The proposals for meetings made by letter are also efficient in terms of the « Going Towards » principle. In fact, following receipt of this letter, some tenants called the ADIL back and asked to postpone the proposed appointment, while others said they were « waiting for us to come » and were « relieved ».

The second attempts to visit the tenants’ homes without sending a letter beforehand resulted in two tenants being met. These were people who were very isolated, both in terms of their families and friends and in terms of their administrative affairs, and who were in poor health. The tenants said they were very discouraged and thought eviction was inevitable.

Sharing information with other organisations

In the context of the confidentiality of user data and in the absence of clearly established processes during this experimental period, the sharing of information with other players involved in the households’ situation may have been an obstacle from time to time, particularly in the context of professional confidentiality. However, on the whole, the exchanges with the partners enabled us to obtain information about the household’s situation, as well as an understanding and in-depth analysis of the situation.
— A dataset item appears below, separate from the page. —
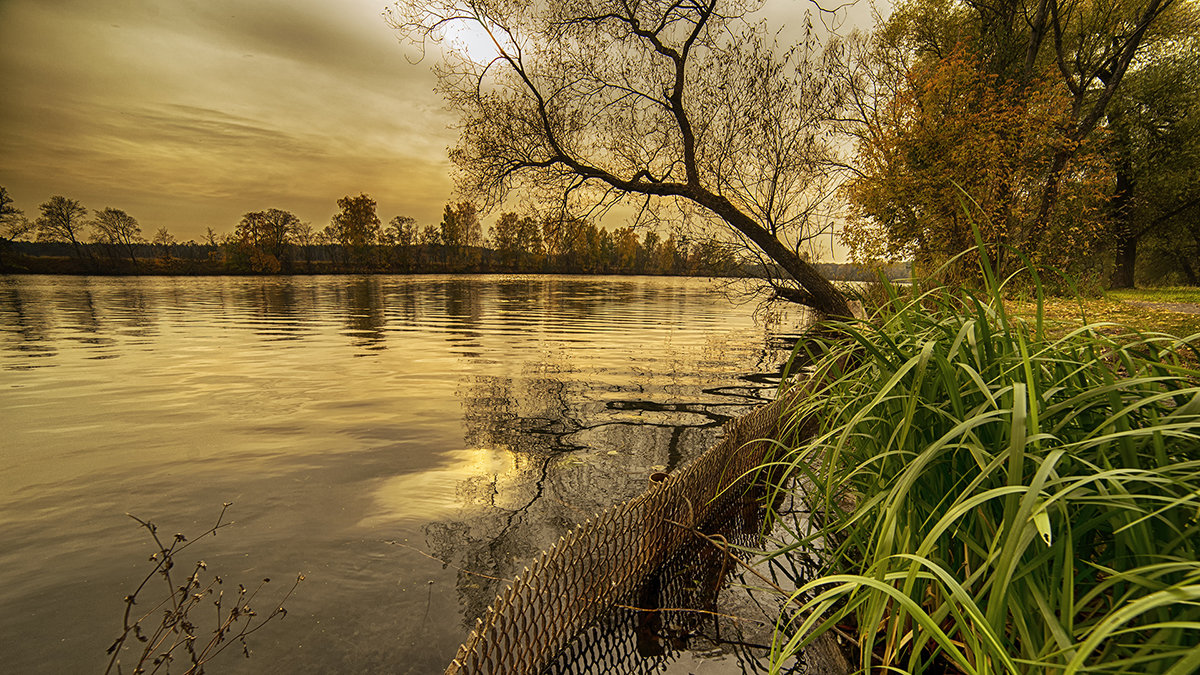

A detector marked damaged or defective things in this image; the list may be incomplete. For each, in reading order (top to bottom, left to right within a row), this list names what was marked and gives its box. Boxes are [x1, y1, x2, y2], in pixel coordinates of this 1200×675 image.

rusty wire mesh [442, 390, 796, 675]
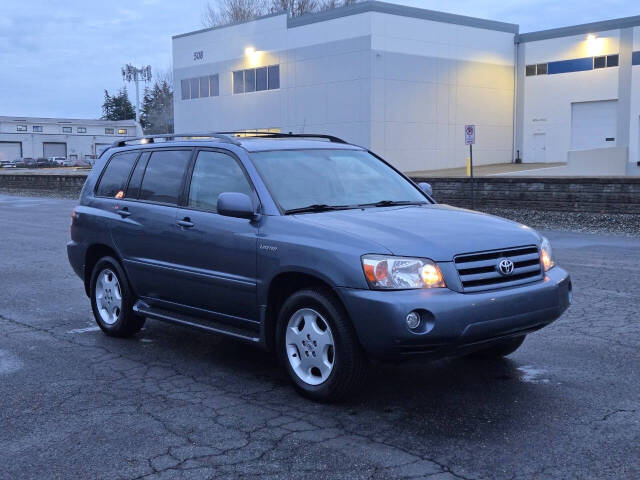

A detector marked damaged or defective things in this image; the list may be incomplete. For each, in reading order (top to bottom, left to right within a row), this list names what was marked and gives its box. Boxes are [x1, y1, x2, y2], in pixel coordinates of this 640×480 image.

cracked pavement [1, 193, 640, 478]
This also made it easier to make contact with the tenants.

Explaining this mission and reminding tenants and partners of the need for confidentiality facilitated the interviews.

Diagnosis based on declarations

With the aim of recreating a bond of trust, the interviews were carried out on a declarative basis, and tenants were free to provide us with supporting documents. Some tenants may withhold certain information, which may influence the recommendations made. Information provided after the meeting may call into question the initial orientation. The social diagnosis is then updated. Exchanges with partners can sometimes help to clarify certain aspects of the situation.

The monthly budget is also drawn up on the basis of declarations. Assessing the ability to provide details of fixed costs also helps to guide recommendations.

III - Partnership working

Within ADIL

The project manager has requested support from the legal department for certain situations relating either to tenants or private landlords. The main issue is non-payment of rent in the event of disputes between tenant and landlord. In addition, following an appointment at the home where an application for social housing had to be made, the project manager contacted the social housing advisers at the Espace Habitat Social.

Outside ADIL

Partnerships have mainly been established with the Espaces Départementaux des Solidarités (EDS), the Centres Communaux d’Action Sociale (CCAS) and associations. Further afield, links have also been developed with the Caisse d’Allocations Familiales (CAF), the Union Départementale des Associations Familiales (UDAF) and the bailiffs in charge of cases.

IV - Conclusion

Following on from the first mission carried out in 2019 with tenants in private housing who had been served with a summons to pay, this new experimental mission has enabled us to capture more than half of the households referred by the government services. It should be noted that these households had not responded to any of the previous requests. In some cases, this made it possible to establish a link with a social worker, to start the process of rehousing or maintaining housing and to consider solutions to the household’s debts. In a few cases, rent payments were resumed, often in part, following the first or second meeting. Depending on the stage of the procedure and the amount of the rent debt, our recommendations have regularly included filing for overindebtedness. The partnership with ANEF FERRER and all the other partners mentioned in this report has enabled us to coordinate our actions. In addition, the shared viewpoints of the social workers from ANEF-FERRER and ADIL have also enabled a more detailed analysis of the most complex situations. It is also important to mention the value of home visits in assessing the household’s ability to live independently. During these visits, we offer tenants a tour of the home in order to assess the investment in the home, the maintenance of each room and/or any problems within the home:

One observation to bear in mind: we can see that households find it easier to be physically and psychologically available in an environment they know.